INSTRUÇÕES DA TAREFA
Transcreva do trecho selecionado a parte que vai de "Ser psicóloga me" até "que não vai.", incluindo essas palavras.

TRECHO SELECIONADO
------------------------------------------------------------------------
E lá fui eu. Ainda sem saber de verdade quem eu era e o que queria, mergulhei de cabeça, o mais fundo que eu podia, nessa profissão maluca e tão desgastante. E foram cinco anos (de curso) permeados por angústias, questionamentos, autoconhecimento, frustrações e noção de mundo.
Hoje são dez. Sem saber exatamente quem sou, mas com a certeza do que quero. Foi um resgate de uma infância já diferente, de uma necessidade sutil de ajudar pessoas. Seja em sala de aula, seja trazendo verdade pro mundo, seja num voluntariado em uma creche com apenas 12 anos de idade (quem raios decide ser voluntário em creche aos 12 anos de idade?!).
Ser psicóloga me destrói e me reconstrói todos os dias.
Ser psicóloga social me faz querer abraçar o mundo e dizer que tudo vai ficar bem, mesmo sabendo que não vai.
------------------------------------------------------------------------
MATERIAL FORNECIDO
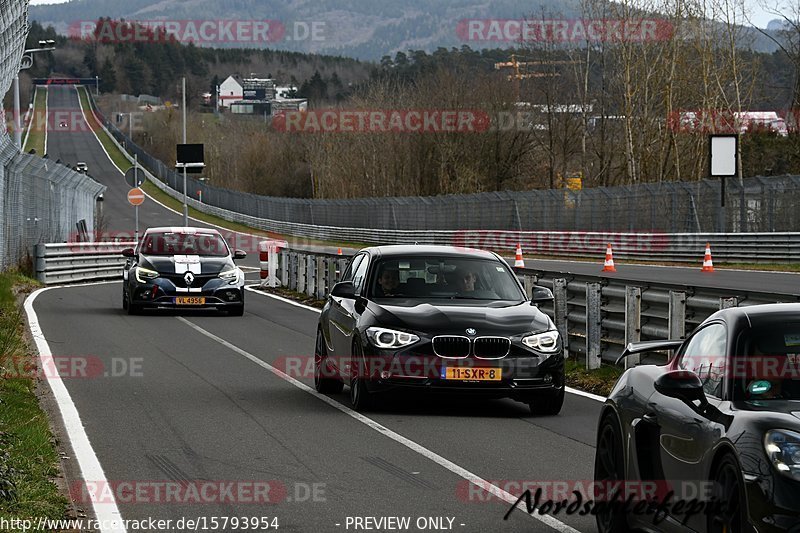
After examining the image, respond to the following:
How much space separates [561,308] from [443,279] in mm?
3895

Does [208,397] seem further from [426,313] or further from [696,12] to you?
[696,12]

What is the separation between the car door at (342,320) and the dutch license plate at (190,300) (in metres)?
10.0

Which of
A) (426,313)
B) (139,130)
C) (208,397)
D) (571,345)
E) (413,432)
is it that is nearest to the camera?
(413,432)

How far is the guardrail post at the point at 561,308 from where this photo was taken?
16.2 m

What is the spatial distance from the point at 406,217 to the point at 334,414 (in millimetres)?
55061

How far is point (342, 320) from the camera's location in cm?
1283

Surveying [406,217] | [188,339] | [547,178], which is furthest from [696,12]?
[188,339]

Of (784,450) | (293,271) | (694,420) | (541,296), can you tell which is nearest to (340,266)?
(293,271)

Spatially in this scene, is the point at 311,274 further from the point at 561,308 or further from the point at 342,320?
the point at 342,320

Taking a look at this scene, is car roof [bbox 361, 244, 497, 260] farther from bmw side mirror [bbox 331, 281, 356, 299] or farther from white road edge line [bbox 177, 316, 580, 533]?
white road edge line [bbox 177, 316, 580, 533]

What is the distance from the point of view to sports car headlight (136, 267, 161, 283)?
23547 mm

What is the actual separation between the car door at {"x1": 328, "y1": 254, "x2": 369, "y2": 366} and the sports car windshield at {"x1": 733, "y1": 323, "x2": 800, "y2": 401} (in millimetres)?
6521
------------------------------------------------------------------------
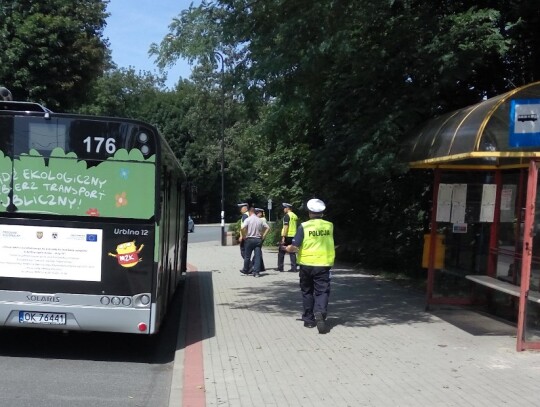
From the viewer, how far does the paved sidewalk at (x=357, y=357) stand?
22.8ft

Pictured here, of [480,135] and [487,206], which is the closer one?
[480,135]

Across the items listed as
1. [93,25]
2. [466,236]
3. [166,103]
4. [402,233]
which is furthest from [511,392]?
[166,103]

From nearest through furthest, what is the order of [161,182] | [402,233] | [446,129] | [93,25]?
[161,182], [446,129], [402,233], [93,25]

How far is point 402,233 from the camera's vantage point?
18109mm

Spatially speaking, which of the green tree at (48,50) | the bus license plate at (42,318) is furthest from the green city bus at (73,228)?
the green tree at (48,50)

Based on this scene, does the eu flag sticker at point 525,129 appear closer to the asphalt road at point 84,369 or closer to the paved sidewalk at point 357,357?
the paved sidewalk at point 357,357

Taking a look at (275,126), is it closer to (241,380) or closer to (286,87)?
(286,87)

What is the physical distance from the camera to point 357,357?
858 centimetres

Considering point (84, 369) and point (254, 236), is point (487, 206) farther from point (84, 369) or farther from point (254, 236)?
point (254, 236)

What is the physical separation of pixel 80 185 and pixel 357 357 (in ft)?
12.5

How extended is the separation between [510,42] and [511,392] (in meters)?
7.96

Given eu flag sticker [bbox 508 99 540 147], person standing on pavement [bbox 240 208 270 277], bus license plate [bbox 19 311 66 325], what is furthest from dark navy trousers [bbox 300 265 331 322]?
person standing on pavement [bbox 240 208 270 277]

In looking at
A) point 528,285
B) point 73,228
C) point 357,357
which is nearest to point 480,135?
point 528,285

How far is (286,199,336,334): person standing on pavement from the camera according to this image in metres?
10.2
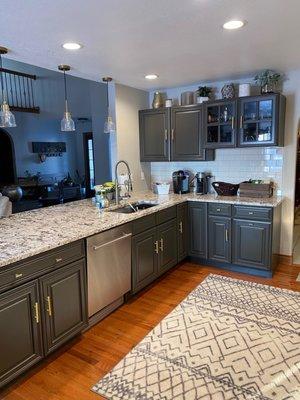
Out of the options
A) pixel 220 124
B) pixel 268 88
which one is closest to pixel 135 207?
------------------------------------------------------------------------
RESOLUÇÃO DO EXERCÍCIO
Ser psicóloga me destrói e me reconstrói todos os dias.
Ser psicóloga social me faz querer abraçar o mundo e dizer que tudo vai ficar bem, mesmo sabendo que não vai.